You can tell a lot about an artist by the company they keep. So anyone to be found recording and performing with the likes of Keith Richards and Neil Young, Jeff Lynne, and Lucinda Williams, not to mention being a full paid-up member of The Dirty Knobs, the band led by ex-Heartbreakers’ Mike Campbell, is someone that you should take notice of.
But, the proof is in the pudding, as they say, and Jason Sinay’s latest single, It Was You, demonstrates exactly why he moves in such rarefied circles. It’s a great song, sure, but it is also much more than that.
I don’t know what the term Americana means, but if it is about music that evokes a sense of place, music that could only come from the place suggested by such a title or term, then this is undoubtedly it.

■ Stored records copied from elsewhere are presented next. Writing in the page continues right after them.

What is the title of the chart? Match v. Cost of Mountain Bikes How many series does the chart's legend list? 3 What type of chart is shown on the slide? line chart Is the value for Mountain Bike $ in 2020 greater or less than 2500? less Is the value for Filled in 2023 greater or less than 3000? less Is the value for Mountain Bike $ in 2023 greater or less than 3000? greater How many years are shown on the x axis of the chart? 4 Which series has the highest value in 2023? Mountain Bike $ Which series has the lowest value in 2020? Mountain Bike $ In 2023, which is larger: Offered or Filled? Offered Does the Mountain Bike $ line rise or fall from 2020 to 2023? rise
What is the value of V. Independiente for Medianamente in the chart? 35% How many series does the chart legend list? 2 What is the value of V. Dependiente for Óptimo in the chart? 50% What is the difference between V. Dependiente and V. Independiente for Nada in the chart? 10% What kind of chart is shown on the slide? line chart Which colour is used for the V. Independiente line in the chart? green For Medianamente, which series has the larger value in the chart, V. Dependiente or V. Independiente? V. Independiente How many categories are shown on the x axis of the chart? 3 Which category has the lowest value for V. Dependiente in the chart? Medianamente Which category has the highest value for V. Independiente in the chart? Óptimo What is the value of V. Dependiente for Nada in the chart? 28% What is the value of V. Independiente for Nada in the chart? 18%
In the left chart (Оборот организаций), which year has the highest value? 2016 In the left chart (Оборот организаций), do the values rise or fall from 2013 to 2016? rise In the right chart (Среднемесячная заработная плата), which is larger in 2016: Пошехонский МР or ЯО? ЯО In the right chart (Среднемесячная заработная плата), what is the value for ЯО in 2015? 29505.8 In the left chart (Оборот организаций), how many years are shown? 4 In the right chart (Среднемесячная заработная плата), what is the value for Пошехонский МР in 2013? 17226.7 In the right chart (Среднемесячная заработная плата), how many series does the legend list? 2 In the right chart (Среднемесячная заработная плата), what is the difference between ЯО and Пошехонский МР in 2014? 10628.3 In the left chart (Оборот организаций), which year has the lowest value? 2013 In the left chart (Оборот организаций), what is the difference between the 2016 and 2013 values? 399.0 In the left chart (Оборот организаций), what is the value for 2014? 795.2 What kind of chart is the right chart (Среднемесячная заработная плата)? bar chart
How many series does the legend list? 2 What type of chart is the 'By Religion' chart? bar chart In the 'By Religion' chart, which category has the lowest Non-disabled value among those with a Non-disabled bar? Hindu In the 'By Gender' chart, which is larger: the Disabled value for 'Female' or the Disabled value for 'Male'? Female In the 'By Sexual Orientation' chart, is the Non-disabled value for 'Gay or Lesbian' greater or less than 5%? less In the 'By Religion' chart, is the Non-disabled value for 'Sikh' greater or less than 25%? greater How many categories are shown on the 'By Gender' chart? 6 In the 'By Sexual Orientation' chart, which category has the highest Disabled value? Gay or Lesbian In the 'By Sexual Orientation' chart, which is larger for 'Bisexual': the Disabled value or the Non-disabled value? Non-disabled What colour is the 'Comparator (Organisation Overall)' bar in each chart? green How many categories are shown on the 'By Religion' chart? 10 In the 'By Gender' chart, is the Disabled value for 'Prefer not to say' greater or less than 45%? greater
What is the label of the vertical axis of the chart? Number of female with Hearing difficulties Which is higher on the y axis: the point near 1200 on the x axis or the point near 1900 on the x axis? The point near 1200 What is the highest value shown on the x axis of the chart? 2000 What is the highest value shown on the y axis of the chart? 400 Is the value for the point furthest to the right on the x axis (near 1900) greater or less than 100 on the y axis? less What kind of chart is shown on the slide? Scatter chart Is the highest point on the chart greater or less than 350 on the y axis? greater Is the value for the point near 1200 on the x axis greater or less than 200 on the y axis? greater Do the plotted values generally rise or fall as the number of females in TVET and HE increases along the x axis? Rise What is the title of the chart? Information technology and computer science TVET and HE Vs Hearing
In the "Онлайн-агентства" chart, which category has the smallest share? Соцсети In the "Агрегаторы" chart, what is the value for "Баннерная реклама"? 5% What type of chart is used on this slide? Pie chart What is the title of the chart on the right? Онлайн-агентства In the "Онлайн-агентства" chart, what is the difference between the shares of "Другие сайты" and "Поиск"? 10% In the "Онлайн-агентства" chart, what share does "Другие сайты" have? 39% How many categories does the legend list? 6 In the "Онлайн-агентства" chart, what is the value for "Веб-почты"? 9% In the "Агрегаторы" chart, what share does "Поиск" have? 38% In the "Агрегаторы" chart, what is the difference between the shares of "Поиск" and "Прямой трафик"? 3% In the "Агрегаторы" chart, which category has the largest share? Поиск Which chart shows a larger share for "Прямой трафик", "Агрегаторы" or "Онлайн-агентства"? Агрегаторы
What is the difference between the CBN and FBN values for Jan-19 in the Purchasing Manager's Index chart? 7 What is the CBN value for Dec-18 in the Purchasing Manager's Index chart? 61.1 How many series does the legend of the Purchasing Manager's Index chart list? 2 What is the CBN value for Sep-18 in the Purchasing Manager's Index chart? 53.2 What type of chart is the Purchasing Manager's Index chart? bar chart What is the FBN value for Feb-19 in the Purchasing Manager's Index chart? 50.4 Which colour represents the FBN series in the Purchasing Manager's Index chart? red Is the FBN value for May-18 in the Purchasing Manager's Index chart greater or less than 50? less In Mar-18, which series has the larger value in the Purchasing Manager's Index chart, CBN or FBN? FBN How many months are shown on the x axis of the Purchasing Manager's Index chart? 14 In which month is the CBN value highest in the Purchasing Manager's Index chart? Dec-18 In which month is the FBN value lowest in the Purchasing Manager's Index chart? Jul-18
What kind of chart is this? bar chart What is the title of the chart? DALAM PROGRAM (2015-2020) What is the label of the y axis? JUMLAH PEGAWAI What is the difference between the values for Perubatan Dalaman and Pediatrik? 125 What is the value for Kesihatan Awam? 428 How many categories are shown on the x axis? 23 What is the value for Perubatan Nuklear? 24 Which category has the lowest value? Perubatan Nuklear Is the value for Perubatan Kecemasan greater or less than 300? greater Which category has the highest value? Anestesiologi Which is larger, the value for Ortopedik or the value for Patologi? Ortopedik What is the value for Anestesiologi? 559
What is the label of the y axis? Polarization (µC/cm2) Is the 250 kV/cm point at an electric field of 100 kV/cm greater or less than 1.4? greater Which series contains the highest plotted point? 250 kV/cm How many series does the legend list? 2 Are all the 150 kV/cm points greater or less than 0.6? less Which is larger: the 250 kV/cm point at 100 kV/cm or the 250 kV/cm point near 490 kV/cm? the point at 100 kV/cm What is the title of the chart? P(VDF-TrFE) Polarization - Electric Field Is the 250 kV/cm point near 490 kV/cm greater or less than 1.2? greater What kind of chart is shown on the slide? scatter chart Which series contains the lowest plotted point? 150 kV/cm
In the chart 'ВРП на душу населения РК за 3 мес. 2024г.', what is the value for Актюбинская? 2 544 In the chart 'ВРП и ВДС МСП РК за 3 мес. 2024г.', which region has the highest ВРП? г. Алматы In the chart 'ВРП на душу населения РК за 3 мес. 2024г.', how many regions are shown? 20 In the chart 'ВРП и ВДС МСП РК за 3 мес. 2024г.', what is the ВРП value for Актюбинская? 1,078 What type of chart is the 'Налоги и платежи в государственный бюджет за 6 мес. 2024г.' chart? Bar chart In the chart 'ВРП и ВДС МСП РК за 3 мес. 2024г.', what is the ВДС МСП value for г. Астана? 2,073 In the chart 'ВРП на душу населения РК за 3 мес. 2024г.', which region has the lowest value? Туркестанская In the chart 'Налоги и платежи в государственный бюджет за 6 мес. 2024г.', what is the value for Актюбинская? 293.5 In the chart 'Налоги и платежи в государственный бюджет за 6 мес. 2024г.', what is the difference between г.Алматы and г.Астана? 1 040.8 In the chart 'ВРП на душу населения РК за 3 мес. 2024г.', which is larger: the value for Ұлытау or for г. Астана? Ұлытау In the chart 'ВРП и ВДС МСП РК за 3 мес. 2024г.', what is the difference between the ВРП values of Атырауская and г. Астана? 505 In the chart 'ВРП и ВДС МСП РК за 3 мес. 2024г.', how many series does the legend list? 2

Rock guitars meld with rootsy acoustica, solid rhythms blend with drifting sonics, the pace is punchy, but the groove is poised, and this feels like the soundtrack to a world of big skies and open roads, but so too of heartbreak and betrayal, lyrically, in the grand scheme of things, a small, intimate, personal story, musically a sound that could only come from the place where country, blues, and alt-rock meet, meld and merge.
It Was You is many things: poignant and personal, relatable and universal, it grooves, it rocks, but does so deftly and delicately—but more than anything, it is a gorgeous slice of music, and that is enough for any discerning music fan, don’t you think?